The success of Van Halen raised the bar for guitar players and established an underground taste for guitar-driven heavy rock, even at a time when punk and new wave, not to mention disco and synth music, were undermining it. One new guitarist who did measure up to the new standard was Randy Rhoads, whose soloing for Ozzy was equally stunning, who, as we said, was beginning to work with Grover Jackson in ’80/’81. Unfortunately, Rhoads’ promising career would be cut short when he perished in a light airplane crash (as it buzzed the band’s tour bus) in early ’82.

The influence of the likes of Van Halen and Rhoads would erupt on the popular music scene in the early ’80s, with the semi-reactionary movement known as the New Wave of British Heavy Metal (NWOBHM). While music critics and record buyers had proclaimed the death of heavy metal in the late ’70s, this new movement began to well up in provincial England ca. ’79. Not to suggest that Van Halen spawned the NWOBHM, but there was something in the air, and VH is often accused of causing the American hair-band movement.

In any case, NWOBHM bands wore spandex and big hairdos, sang about deep things like druids and doom, and played loud, fast, solo-laden guitar music through towers of Marshall amps, the more lead guitars the better. By the early ’80s, this music was beginning to reach the U.S. and change musical tastes back toward guitar music.

Comparably styled music began to emerge in L.A., though for Druids and Doom you have to substitute Girls, Girls, Girls. Judas Priest and Ratt reflected the intercontinental poles. I remember moving to Philly in ’83 and strafing my Center City neighborhood magazine store every few weeks for the latest issue of Kerrang!, one of the leading fanzines covering the NWOBHM.

Anyhow, the guitars of choice for these new metalists were generally high-output, humbucker-driven Les Pauls or a variety of pointy guitars emerging at the time. B.C. Rich guitars were very popular among the new metallists. In any case, it was the rise of this loud, heavy music that would collide with the growing desire for Strat-style guitars and set the stage for the appearance of the Superstrat.

Divebombing
The “whammy.”
Almost from the beginning of electric Spanish guitars, guitarists have wanted mechanical devices to allow them to detune the strings. Thus the emergence of the vibrato or whammy bar in modern parlance. And yes, the misnomered tremolo. Once more for the record: vibrato is pitch variation, which a whammy does (detune the strings by loosening them). Tremolo is volume variation, which you can achieve by fiddling with your volume knob or, if you’re lucky, working the spring-loaded Orgeltone “spigot” on your Framus.

================

Rewrite the stretch of the guitar history excerpt from "Divebombing" through "on your Framus.", replacing "volume knob" with "volume pedal". The records that follow have no connection to the text above.

================

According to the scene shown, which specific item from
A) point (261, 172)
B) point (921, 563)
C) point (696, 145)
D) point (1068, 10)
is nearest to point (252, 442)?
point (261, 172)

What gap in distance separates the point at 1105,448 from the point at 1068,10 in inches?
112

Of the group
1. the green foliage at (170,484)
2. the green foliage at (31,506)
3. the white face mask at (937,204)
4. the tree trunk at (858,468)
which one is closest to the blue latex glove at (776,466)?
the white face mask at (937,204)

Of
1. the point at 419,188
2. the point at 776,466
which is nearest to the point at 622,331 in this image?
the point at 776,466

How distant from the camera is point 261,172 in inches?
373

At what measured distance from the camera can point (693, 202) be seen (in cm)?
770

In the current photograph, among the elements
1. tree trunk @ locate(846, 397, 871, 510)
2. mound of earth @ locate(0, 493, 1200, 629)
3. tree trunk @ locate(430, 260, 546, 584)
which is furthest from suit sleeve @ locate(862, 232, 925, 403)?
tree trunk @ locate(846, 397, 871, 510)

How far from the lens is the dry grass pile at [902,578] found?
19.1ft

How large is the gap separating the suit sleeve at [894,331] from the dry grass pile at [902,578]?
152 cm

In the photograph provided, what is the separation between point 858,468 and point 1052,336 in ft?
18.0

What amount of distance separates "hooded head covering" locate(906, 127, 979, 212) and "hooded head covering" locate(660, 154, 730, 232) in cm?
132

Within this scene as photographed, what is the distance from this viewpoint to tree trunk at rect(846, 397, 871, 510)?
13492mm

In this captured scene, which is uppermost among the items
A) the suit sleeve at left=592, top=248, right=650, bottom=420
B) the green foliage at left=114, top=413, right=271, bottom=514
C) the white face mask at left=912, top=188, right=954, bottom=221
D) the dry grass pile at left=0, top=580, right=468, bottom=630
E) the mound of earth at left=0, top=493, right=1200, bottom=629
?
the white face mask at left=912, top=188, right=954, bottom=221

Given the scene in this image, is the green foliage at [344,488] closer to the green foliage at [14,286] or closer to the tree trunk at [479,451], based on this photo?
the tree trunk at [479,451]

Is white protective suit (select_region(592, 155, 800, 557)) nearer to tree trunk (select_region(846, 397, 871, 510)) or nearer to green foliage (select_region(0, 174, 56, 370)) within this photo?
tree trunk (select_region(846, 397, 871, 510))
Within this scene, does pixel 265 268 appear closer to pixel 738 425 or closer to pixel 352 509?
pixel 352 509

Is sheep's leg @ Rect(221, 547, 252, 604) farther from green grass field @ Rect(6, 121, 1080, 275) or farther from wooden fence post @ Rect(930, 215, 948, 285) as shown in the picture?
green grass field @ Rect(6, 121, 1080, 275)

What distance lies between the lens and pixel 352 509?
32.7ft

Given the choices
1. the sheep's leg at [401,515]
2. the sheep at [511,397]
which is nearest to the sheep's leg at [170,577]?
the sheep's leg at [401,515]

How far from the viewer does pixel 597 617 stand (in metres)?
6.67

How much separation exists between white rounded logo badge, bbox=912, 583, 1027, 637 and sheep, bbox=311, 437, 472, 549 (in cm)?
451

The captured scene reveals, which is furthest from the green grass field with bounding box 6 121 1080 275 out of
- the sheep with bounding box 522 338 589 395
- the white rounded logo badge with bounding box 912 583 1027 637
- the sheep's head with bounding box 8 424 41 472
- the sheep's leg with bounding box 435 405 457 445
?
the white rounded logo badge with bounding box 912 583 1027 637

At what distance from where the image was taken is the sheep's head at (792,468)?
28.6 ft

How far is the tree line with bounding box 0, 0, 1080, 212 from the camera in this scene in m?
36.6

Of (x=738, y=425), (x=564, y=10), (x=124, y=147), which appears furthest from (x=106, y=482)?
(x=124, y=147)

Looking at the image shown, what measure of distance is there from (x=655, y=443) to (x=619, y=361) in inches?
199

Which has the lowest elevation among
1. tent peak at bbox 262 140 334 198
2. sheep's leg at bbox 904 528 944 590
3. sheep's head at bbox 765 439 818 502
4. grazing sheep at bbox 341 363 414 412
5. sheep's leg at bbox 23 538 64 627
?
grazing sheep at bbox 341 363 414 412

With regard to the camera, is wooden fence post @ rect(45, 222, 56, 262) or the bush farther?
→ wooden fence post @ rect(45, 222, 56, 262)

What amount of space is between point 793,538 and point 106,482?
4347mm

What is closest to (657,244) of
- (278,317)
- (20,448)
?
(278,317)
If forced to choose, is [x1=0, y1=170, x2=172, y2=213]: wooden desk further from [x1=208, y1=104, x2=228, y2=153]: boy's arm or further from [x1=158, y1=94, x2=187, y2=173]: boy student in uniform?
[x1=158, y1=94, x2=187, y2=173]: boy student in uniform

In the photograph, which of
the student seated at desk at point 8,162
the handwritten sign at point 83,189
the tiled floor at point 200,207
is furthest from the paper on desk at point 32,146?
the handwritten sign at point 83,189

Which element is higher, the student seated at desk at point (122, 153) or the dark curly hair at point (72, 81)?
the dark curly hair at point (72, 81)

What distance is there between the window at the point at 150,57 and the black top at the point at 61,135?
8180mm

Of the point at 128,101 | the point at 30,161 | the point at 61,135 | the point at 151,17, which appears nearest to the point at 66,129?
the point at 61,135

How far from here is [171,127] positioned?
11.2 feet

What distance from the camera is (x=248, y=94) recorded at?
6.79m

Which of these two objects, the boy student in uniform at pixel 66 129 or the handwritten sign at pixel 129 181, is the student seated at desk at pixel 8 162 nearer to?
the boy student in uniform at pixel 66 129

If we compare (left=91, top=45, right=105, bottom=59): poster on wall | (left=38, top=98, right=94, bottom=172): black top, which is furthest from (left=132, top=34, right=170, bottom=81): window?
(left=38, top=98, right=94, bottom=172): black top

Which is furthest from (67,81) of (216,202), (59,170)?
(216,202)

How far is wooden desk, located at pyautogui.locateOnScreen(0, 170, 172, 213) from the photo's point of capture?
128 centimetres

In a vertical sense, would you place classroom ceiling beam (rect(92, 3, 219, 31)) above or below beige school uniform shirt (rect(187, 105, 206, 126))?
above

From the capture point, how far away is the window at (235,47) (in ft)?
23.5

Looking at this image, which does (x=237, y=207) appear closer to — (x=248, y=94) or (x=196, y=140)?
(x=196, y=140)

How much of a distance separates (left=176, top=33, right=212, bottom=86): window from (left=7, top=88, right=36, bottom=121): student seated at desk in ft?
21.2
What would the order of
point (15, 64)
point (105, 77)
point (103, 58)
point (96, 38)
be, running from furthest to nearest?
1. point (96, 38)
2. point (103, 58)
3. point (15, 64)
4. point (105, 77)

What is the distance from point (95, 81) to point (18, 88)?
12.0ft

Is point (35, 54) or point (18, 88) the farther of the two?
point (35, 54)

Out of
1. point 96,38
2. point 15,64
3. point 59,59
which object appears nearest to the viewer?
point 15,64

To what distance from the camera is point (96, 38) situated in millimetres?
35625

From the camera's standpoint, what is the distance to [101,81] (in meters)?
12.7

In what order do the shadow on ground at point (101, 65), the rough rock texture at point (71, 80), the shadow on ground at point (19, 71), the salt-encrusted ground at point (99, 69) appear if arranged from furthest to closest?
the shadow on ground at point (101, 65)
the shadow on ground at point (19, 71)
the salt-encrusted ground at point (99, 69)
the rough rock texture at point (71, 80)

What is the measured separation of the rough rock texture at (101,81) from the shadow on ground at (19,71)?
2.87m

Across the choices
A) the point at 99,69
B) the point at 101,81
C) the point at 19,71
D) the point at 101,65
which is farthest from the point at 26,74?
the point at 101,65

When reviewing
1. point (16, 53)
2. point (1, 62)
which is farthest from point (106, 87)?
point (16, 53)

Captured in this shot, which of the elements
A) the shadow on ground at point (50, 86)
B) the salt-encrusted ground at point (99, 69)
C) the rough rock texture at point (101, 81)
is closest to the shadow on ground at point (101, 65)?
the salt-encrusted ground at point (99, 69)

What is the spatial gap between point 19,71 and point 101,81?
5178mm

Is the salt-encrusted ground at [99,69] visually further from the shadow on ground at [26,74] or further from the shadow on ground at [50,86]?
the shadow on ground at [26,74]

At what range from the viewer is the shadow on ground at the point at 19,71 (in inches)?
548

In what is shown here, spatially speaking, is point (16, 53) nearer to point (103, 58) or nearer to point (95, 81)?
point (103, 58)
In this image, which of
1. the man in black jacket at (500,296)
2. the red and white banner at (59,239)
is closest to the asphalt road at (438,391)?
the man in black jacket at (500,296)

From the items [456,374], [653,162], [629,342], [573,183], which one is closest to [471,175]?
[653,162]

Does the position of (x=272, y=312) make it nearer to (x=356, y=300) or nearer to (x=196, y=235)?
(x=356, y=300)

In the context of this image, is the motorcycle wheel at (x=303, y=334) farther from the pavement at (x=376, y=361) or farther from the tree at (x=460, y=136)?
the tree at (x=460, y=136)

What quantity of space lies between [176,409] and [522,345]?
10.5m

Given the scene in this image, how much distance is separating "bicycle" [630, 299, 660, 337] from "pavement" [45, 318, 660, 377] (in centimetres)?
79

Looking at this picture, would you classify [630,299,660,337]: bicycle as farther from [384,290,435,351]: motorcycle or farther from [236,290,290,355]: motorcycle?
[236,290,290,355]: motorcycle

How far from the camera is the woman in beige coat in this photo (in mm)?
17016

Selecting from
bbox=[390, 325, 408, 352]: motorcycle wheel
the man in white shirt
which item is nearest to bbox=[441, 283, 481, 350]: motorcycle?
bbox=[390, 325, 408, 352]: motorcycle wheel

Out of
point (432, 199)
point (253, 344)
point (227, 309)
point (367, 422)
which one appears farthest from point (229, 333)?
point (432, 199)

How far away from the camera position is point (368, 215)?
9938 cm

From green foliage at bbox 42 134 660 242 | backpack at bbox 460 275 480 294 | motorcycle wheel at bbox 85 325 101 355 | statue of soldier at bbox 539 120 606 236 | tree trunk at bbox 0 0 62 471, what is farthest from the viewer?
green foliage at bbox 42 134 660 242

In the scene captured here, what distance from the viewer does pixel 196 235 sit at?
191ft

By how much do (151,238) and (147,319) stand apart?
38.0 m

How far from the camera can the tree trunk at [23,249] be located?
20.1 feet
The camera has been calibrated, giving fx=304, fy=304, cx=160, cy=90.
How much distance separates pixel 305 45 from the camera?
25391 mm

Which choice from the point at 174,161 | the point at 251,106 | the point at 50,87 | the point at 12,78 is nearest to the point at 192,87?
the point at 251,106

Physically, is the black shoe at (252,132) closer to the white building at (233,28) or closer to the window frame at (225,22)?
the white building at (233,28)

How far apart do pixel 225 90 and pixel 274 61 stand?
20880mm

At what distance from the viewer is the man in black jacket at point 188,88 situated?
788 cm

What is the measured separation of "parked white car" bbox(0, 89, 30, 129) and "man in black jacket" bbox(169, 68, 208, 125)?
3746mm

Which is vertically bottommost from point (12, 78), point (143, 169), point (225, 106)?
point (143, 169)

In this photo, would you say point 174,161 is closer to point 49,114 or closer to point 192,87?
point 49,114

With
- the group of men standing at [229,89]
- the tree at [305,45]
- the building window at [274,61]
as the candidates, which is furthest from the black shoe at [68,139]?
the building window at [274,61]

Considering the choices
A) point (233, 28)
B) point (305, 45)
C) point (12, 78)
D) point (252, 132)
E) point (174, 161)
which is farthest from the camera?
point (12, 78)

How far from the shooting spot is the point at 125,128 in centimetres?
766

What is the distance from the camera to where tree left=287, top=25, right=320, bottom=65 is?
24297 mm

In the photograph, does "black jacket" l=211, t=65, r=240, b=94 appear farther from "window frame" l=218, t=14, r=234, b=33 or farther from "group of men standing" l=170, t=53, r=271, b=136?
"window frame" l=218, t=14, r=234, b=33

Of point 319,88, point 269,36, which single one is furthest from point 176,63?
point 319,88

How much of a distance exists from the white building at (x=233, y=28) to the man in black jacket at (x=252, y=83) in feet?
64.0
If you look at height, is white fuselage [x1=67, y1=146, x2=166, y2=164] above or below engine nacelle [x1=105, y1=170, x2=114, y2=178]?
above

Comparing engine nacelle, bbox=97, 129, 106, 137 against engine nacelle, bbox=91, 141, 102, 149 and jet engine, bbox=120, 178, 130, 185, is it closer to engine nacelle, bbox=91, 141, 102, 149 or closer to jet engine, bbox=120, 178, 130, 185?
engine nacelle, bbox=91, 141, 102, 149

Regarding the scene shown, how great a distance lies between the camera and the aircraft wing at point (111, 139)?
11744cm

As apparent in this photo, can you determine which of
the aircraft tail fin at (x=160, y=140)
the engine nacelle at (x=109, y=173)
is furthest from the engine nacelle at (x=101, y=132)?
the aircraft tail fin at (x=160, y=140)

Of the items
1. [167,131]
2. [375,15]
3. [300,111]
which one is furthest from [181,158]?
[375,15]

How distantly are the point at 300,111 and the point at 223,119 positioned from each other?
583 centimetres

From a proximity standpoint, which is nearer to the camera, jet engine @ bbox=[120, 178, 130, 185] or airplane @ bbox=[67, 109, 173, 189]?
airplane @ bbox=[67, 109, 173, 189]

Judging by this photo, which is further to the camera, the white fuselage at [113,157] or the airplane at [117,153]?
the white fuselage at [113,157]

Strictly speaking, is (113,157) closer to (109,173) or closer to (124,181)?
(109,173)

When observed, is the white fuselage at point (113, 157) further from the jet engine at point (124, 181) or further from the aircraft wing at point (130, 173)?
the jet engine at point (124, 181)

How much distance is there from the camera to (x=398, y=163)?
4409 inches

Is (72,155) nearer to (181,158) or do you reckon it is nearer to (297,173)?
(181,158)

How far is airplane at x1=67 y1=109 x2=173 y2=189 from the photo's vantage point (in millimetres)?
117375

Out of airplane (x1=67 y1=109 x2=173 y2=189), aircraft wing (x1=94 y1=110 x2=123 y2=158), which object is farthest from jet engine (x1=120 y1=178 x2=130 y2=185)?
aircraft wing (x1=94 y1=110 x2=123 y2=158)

================

• The response:
Divebombing
The “whammy.”
Almost from the beginning of electric Spanish guitars, guitarists have wanted mechanical devices to allow them to detune the strings. Thus the emergence of the vibrato or whammy bar in modern parlance. And yes, the misnomered tremolo. Once more for the record: vibrato is pitch variation, which a whammy does (detune the strings by loosening them). Tremolo is volume variation, which you can achieve by fiddling with your volume pedal or, if you’re lucky, working the spring-loaded Orgeltone “spigot” on your Framus.